■ Page text:
Presently four Sinopterus specimens have been added
to the large pterosaur tree (LPT, 253 taxa). They are all sister taxa, but as in Archaeopteryx, no two are alike, one is basal to the others, which are, in turn, basal to large clades within the Tapejaridae.

  1. Sinopterus dongi (the holotype) nests basal to the Tupuxuara clade.
  2. Sinopterus liui nests in the Tupuxuara clade.
  3. Sinopterus jii (aka Huaxiapterus jii) nests basal to the Tapejara clade.
  4. Sinopterus atavisms (Figs. 1-4; Zhang et al. 2019; IVPP V 23388) nests basal to the Dsungaripterus (Fig. 4) clade, outside the Tapejaridae.

Figure 1. Sinopterus atavismus in situ.

Figure 1. Sinopterus atavismus in situ. IVPP V 23388

From the Zhang et al. 2019 abstract:
“Here, we report on a new juvenile specimen of Sinopterus atavismus from the Jiufotang Formation of western Liaoning, China, and revise the diagnosis of this species.”

Zhang et al. note that several elements are unfused including a humeral epiphysis. Several pits and grooves in the distal ends of the long bones are also pitted and grooved. Normally these would be good indicators in archosaurs and mammals, but pterosaurs are lepidosaurs and lepidosaurs follow distinctly different ‘rules’ for growth (Maisano 2002). As an example, some pterosaur embryos have fused elements. Some giant pterosaurs have unfused elements. Here the new specimen (IVPP 23388) is considered an ontogenetic adult as its size is similar to other phylogenetic relatives.

“Sinopterus atavismus does not present a square-like crest. Moreover the feature that groove in the ventral part of the second or third phalanx of manual digit IV is not diagnostic of the species.”

Zhang et al. are comparing the new larger IVPP specimen to the smaller, previously described (Lü et al. 2016) XHPM 1009 specimen (then named Huaxiapterus atavismus), which they considered conspecific. The XHPM specimen has wing phalanx grooves while the IVPP specimen does not. The shapes of the skulls do not match (Fig. 3) and we know that pterosaurs grew isometrically. Thus these two specimens are not conspecific.

“In the new material, the skull preserves a pointed process in the middle part of the dorsal marginof the premaxillary crest, which is different from other Chinese tapejarids. Considering the new specimen is known from a large skeleton that differed from the holotype, this difference may be related to ontogeny, as the premaxillary crest of the holotype is short and does not extend as long as that of the new specimen.”

These two specimens are not conspecific, so ontogenetic comparisons should not be made.

Figure 2. Sinopterus atavismus reconstruction.

Figure 2. Sinopterus atavismus reconstruction.

[Collected data entries]
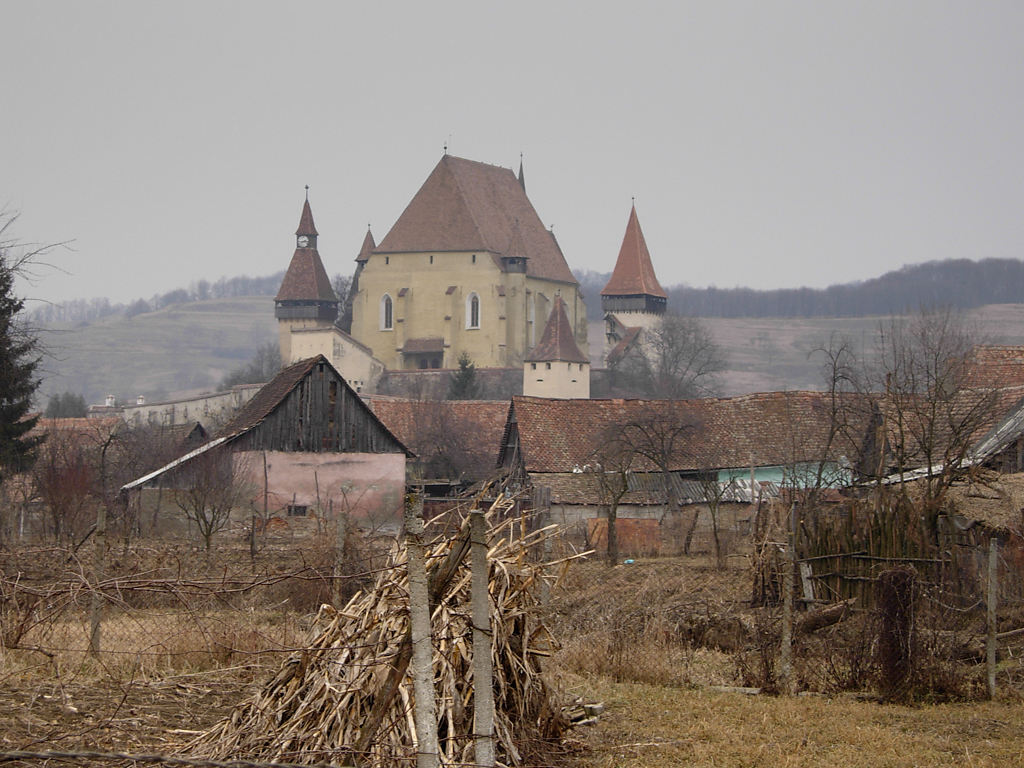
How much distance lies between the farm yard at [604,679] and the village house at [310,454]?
54.4ft

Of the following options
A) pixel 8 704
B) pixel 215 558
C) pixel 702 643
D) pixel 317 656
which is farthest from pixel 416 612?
pixel 215 558

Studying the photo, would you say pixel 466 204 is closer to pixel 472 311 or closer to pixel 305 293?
pixel 472 311

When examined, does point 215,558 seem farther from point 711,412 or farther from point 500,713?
point 711,412

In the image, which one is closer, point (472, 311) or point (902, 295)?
point (472, 311)

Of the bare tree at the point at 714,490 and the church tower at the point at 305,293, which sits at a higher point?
the church tower at the point at 305,293

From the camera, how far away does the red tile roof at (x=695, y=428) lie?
36.5m

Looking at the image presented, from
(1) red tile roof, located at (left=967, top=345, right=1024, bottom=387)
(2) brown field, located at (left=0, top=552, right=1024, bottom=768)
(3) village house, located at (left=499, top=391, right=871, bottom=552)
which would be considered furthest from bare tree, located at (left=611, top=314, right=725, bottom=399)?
(2) brown field, located at (left=0, top=552, right=1024, bottom=768)

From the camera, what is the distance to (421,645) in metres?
5.78

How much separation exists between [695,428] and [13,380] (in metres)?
18.5

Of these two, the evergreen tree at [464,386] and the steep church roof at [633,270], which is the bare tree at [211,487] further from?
the steep church roof at [633,270]

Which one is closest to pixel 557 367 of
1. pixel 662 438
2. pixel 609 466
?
pixel 662 438

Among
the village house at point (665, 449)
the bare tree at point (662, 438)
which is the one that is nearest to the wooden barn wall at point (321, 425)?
the village house at point (665, 449)

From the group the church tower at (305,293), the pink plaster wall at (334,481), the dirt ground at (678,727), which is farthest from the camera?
the church tower at (305,293)

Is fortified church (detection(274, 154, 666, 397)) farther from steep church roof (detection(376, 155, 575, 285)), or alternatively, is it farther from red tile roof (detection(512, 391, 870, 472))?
red tile roof (detection(512, 391, 870, 472))
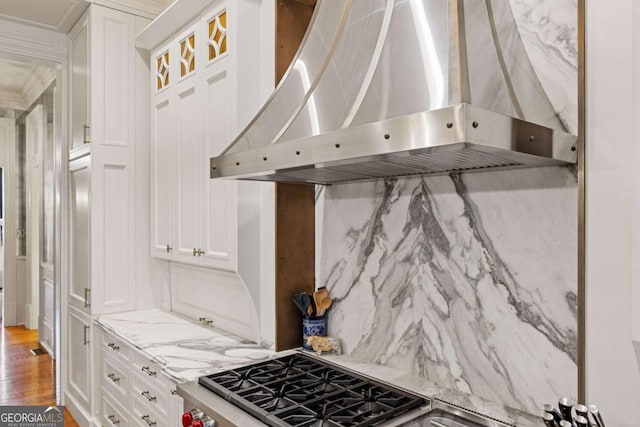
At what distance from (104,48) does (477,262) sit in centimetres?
265

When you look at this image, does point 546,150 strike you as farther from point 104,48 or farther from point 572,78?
point 104,48

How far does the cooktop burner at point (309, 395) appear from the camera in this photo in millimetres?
1331

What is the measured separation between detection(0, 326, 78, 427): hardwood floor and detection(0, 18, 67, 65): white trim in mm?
2563

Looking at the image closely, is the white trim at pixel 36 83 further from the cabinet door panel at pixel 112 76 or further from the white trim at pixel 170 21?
the white trim at pixel 170 21

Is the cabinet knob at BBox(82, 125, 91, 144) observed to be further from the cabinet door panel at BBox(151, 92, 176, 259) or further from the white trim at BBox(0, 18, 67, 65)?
the white trim at BBox(0, 18, 67, 65)

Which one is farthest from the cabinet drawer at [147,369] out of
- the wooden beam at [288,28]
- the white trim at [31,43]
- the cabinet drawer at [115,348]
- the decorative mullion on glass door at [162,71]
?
the white trim at [31,43]

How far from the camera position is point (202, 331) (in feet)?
8.29

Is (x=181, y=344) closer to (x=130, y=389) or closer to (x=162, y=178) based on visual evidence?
(x=130, y=389)

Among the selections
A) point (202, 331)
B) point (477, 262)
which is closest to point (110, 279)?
point (202, 331)

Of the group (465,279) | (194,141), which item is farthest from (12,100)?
(465,279)

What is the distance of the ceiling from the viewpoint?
292 centimetres

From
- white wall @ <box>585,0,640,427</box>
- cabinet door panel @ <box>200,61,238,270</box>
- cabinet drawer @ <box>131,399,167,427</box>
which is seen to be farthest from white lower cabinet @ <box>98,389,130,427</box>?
white wall @ <box>585,0,640,427</box>

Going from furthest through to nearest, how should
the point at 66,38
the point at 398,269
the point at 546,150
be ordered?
the point at 66,38 < the point at 398,269 < the point at 546,150

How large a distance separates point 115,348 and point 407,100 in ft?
7.31
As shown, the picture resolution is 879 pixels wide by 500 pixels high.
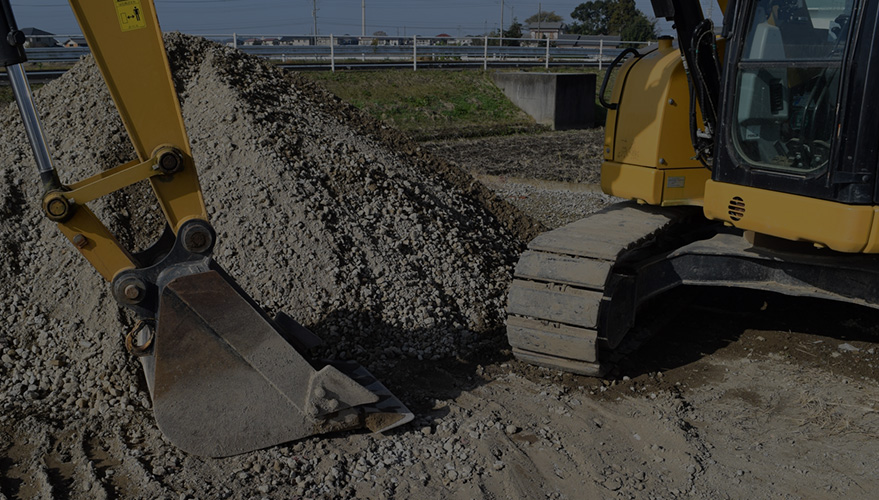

■ Required action:
In the pterosaur text, which clade does Sinopterus liui nest in?

■ Solution below:
Sinopterus liui nests in the Tupuxuara clade.